◆ Directions ◆
Reproduce all entries word for word.

━━━

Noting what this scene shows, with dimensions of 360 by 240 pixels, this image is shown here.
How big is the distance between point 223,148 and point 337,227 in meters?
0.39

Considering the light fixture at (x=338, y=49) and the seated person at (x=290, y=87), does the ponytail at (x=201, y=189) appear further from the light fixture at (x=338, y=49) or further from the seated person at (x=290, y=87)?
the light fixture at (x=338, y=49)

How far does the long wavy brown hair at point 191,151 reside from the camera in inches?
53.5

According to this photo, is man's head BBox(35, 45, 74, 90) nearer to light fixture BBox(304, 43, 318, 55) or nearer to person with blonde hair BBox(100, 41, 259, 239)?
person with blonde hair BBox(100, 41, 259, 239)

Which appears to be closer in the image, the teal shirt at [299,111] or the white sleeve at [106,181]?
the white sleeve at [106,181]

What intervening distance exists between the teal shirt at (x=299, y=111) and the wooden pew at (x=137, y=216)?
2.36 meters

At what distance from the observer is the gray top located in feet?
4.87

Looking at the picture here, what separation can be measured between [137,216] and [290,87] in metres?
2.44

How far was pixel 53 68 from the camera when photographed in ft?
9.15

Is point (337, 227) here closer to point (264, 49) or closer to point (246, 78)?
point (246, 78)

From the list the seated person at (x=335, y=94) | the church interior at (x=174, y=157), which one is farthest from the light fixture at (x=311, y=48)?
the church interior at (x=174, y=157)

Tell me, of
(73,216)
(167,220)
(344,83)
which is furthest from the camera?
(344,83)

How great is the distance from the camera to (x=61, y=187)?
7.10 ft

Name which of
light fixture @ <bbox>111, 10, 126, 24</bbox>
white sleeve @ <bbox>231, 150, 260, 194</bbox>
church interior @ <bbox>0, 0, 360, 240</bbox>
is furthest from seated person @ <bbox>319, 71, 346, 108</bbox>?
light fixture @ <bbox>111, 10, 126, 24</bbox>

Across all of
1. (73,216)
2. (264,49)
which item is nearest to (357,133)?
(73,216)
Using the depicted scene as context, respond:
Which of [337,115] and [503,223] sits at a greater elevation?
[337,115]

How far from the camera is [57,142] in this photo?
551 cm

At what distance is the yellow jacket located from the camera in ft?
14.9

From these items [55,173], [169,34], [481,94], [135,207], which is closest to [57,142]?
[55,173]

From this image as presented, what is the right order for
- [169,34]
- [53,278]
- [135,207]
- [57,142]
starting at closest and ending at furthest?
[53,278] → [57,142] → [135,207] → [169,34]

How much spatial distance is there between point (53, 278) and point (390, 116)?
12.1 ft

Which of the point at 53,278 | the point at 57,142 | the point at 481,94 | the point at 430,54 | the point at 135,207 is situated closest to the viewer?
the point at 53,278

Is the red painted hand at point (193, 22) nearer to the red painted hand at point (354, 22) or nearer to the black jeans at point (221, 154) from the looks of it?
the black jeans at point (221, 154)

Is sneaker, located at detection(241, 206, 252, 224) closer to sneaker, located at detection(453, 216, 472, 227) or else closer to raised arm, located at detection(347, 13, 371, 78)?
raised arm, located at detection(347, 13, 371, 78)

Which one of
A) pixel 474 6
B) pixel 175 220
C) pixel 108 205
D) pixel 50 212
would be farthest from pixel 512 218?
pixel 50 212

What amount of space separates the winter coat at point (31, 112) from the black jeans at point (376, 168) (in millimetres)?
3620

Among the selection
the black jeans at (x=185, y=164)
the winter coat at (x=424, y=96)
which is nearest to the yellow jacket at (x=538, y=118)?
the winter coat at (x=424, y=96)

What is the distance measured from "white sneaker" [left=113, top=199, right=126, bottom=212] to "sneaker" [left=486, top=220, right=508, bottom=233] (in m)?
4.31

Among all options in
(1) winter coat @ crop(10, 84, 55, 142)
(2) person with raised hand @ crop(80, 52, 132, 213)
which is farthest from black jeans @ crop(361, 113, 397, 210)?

━━━

◆ Task response ◆
Noting what this scene shows, with dimensions of 360 by 240 pixels, this image is shown here.
How big is the distance between point 223,148 and point 337,227 in meters?
0.39

Considering the light fixture at (x=338, y=49) and the seated person at (x=290, y=87), does the ponytail at (x=201, y=189) appear further from the light fixture at (x=338, y=49) or further from the seated person at (x=290, y=87)?
the light fixture at (x=338, y=49)

How far does the long wavy brown hair at point 191,151 reside from the camera in inches?
53.5

According to this photo, is man's head BBox(35, 45, 74, 90) nearer to light fixture BBox(304, 43, 318, 55) or nearer to person with blonde hair BBox(100, 41, 259, 239)?
person with blonde hair BBox(100, 41, 259, 239)

Which appears to be closer in the image, the teal shirt at [299,111] or the white sleeve at [106,181]?
the white sleeve at [106,181]

What intervening distance exists between the teal shirt at (x=299, y=111) and the wooden pew at (x=137, y=216)?
2.36 meters

At what distance from the observer is the gray top located in feet?
4.87

Looking at the picture here, what separation can be measured between [137,216] and [290,87] in metres?
2.44

How far was pixel 53 68 from the camera when photographed in ft?
9.15

Is point (337, 227) here closer to point (264, 49) or closer to point (246, 78)?
point (246, 78)

From the list the seated person at (x=335, y=94) | the church interior at (x=174, y=157), which one is farthest from the light fixture at (x=311, y=48)?
the church interior at (x=174, y=157)

Tell me, of
(73,216)
(167,220)
(344,83)
which is furthest from the camera?
(344,83)

How great is the distance from the camera to (x=61, y=187)?
7.10 ft

Name which of
light fixture @ <bbox>111, 10, 126, 24</bbox>
white sleeve @ <bbox>231, 150, 260, 194</bbox>
church interior @ <bbox>0, 0, 360, 240</bbox>
is furthest from seated person @ <bbox>319, 71, 346, 108</bbox>?
light fixture @ <bbox>111, 10, 126, 24</bbox>

Across all of
1. (73,216)
2. (264,49)
which item is nearest to (357,133)?
(73,216)
Using the depicted scene as context, respond:
Which of [337,115] and [503,223] sits at a greater elevation?
[337,115]

How far from the camera is [57,142] in this photo?
551 cm

At what distance is the yellow jacket located from the camera in ft?
14.9

From these items [55,173], [169,34], [481,94], [135,207], which is closest to [57,142]?
[55,173]

From this image as presented, what is the right order for
- [169,34]
- [53,278]
- [135,207]
- [57,142]
starting at closest and ending at furthest?
[53,278] → [57,142] → [135,207] → [169,34]

How much spatial distance is there between point (53, 278) and point (390, 116)?
12.1 ft

Which of the point at 53,278 | the point at 57,142 | the point at 481,94 | the point at 430,54 | the point at 135,207 is situated closest to the viewer?
the point at 53,278

Is the red painted hand at point (193, 22) nearer to the red painted hand at point (354, 22) or nearer to the black jeans at point (221, 154) from the looks of it?
the black jeans at point (221, 154)

Is sneaker, located at detection(241, 206, 252, 224) closer to sneaker, located at detection(453, 216, 472, 227) or else closer to raised arm, located at detection(347, 13, 371, 78)?
raised arm, located at detection(347, 13, 371, 78)

Which one of
A) pixel 474 6
B) pixel 175 220
C) pixel 108 205
D) pixel 50 212
would be farthest from pixel 512 218?
pixel 50 212

What amount of space separates the winter coat at point (31, 112) from the black jeans at point (376, 168) (in millimetres)?
3620

Among the selection
the black jeans at (x=185, y=164)
the winter coat at (x=424, y=96)
which is nearest to the yellow jacket at (x=538, y=118)?
the winter coat at (x=424, y=96)

What is the distance measured from "white sneaker" [left=113, top=199, right=126, bottom=212] to "sneaker" [left=486, top=220, right=508, bottom=233] (in m)?
4.31

Among all options in
(1) winter coat @ crop(10, 84, 55, 142)
(2) person with raised hand @ crop(80, 52, 132, 213)
which is farthest from black jeans @ crop(361, 113, 397, 210)?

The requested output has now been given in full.